● DATA PROVIDED:
○ ○ ○ ○

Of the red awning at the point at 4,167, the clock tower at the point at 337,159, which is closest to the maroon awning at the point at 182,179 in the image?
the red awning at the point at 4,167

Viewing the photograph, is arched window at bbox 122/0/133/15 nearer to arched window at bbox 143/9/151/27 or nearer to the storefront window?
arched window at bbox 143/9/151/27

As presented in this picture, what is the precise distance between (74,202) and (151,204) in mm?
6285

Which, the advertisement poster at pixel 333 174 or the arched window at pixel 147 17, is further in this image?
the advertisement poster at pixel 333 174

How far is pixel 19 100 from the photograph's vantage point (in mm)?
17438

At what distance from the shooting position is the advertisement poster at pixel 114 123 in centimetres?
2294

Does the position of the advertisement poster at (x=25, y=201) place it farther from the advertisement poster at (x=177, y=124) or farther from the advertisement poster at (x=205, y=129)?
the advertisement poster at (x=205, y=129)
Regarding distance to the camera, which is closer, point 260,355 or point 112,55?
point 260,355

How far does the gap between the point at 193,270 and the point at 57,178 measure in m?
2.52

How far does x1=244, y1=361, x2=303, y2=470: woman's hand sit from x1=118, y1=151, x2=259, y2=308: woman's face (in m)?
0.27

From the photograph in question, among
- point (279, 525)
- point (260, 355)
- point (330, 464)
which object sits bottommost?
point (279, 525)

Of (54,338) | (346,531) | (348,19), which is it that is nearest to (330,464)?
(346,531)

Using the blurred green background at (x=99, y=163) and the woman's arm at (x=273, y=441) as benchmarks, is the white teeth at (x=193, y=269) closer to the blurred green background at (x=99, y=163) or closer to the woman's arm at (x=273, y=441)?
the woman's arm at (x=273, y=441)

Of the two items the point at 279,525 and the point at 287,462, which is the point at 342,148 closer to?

○ ○ ○ ○

Convert the material into a JSON list of strings, one string per line, leaving out blank lines. Begin at the line that contains "Regarding distance to" and stop after the last line of the material.

[
  "Regarding distance to the camera, which is closer, point 260,355 or point 112,55?",
  "point 260,355",
  "How far does the gap between the point at 193,270 and the point at 57,178 measure in m?",
  "2.52",
  "How far does x1=244, y1=361, x2=303, y2=470: woman's hand sit from x1=118, y1=151, x2=259, y2=308: woman's face (in m)?",
  "0.27",
  "From the photograph in question, among",
  "- point (279, 525)",
  "- point (260, 355)",
  "- point (330, 464)",
  "which object sits bottommost?",
  "point (279, 525)",
  "Of (54,338) | (346,531) | (348,19), which is it that is nearest to (330,464)?",
  "(346,531)",
  "Using the blurred green background at (x=99, y=163) and the woman's arm at (x=273, y=441) as benchmarks, is the white teeth at (x=193, y=269) closer to the blurred green background at (x=99, y=163) or closer to the woman's arm at (x=273, y=441)?",
  "the woman's arm at (x=273, y=441)",
  "Of the two items the point at 279,525 and the point at 287,462, which is the point at 342,148 closer to?"
]